## Instruções do exercício
Reproduza na íntegra, palavra por palavra, o trecho sobre construções acessíveis.

## Trecho para revisão

Você sabia que, além das limitações por idade, atualmente, aproximadamente 650 milhões de pessoas vivem com alguma deficiência?

Acredito que você irá concordar comigo quando digo que as construções acessíveis nunca estiveram tão em pauta quanto atualmente. Por isso, devem ser uma preocupação cada vez mais constante para construtoras e incorporadoras, na tentativa de proporcionar uma qualidade de vida melhor para todos.

Quer saber como é a regulamentação dessas construções pelo mundo?

construções acessíveis
Agência Brasil/Divulgação

Construções acessíveis pelo mundo

No início dos anos 2000, algumas cidades começaram a sofrer adaptações em sua infraestrutura urbana para incluir socialmente os cidadãos com deficiência.

Europa

Tomando como base a Suécia, que é considerada como uma das nações mais preparadas do planeta quando o assunto é acessibilidade, esse fato fica mais do que claro. Em Estocolmo, por exemplo, existe uma equipe que trabalha na questão da acessibilidade junto a representantes da sociedade por meio de reuniões mensais e diálogos com as autoridades.

## Informações fornecidas
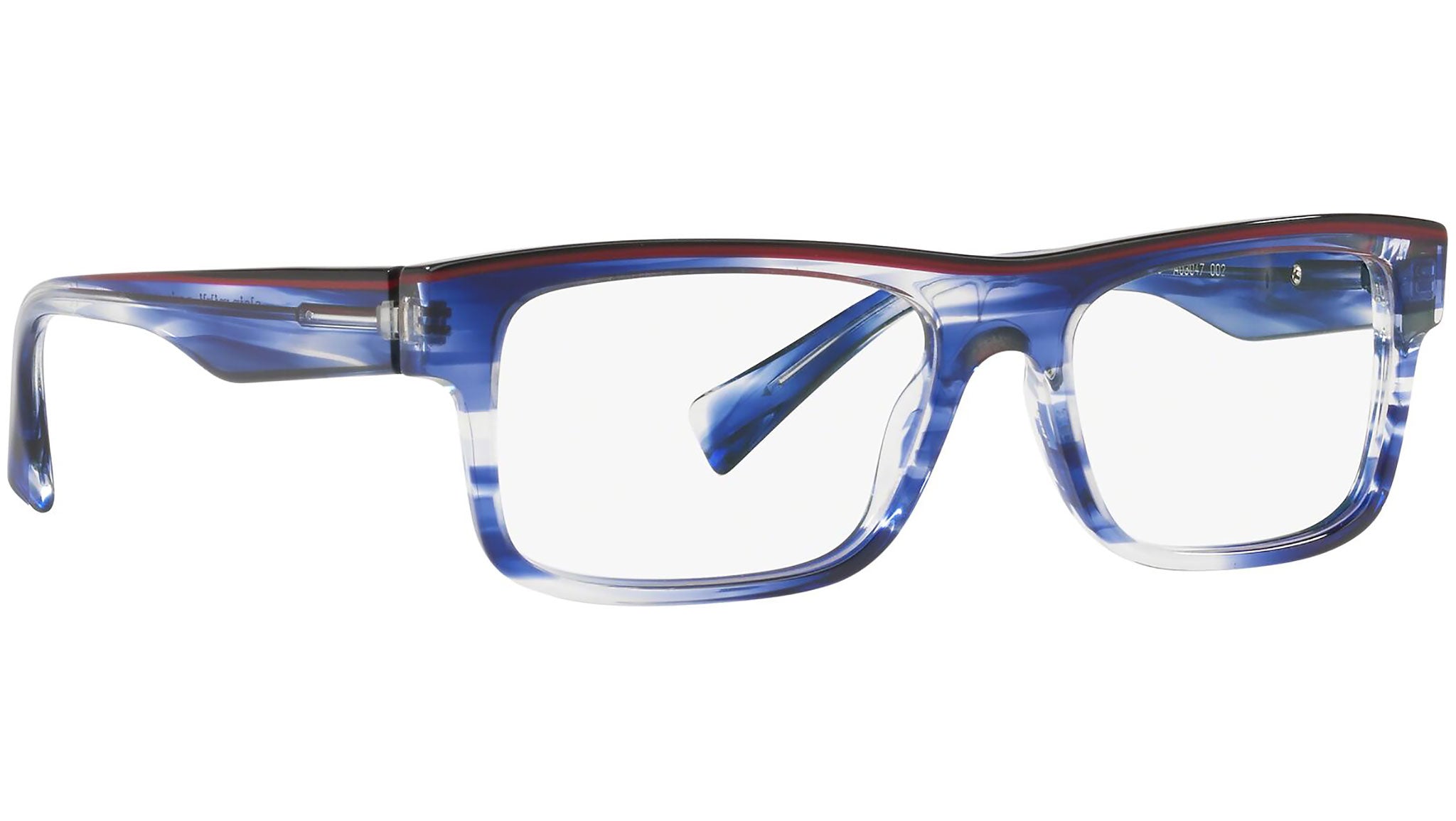 Ottica Delogu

## Problema resolvido
Você sabia que, além das limitações por idade, atualmente, aproximadamente 650 milhões de pessoas vivem com alguma deficiência?

Acredito que você irá concordar comigo quando digo que as construções acessíveis nunca estiveram tão em pauta quanto atualmente. Por isso, devem ser uma preocupação cada vez mais constante para construtoras e incorporadoras, na tentativa de proporcionar uma qualidade de vida melhor para todos.

Quer saber como é a regulamentação dessas construções pelo mundo?

construções acessíveis
Agência Brasil/Divulgação

Construções acessíveis pelo mundo

No início dos anos 2000, algumas cidades começaram a sofrer adaptações em sua infraestrutura urbana para incluir socialmente os cidadãos com deficiência.

Europa

Tomando como base a Suécia, que é considerada como uma das nações mais preparadas do planeta quando o assunto é acessibilidade, esse fato fica mais do que claro. Em Estocolmo, por exemplo, existe uma equipe que trabalha na questão da acessibilidade junto a representantes da sociedade por meio de reuniões mensais e diálogos com as autoridades.